Copy the records below without altering a single word.

--- Record excerpts Enclosed Below ---

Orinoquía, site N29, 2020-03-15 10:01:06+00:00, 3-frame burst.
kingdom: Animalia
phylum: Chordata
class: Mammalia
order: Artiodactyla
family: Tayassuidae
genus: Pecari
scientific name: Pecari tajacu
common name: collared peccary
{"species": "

--- End of Enclosed Record excerpts ---

* [Task output]
Orinoquía, site N29, 2020-03-15 10:01:06+00:00, 3-frame burst.
kingdom: Animalia
phylum: Chordata
class: Mammalia
order: Artiodactyla
family: Tayassuidae
genus: Pecari
scientific name: Pecari tajacu
common name: collared peccary
{"species": "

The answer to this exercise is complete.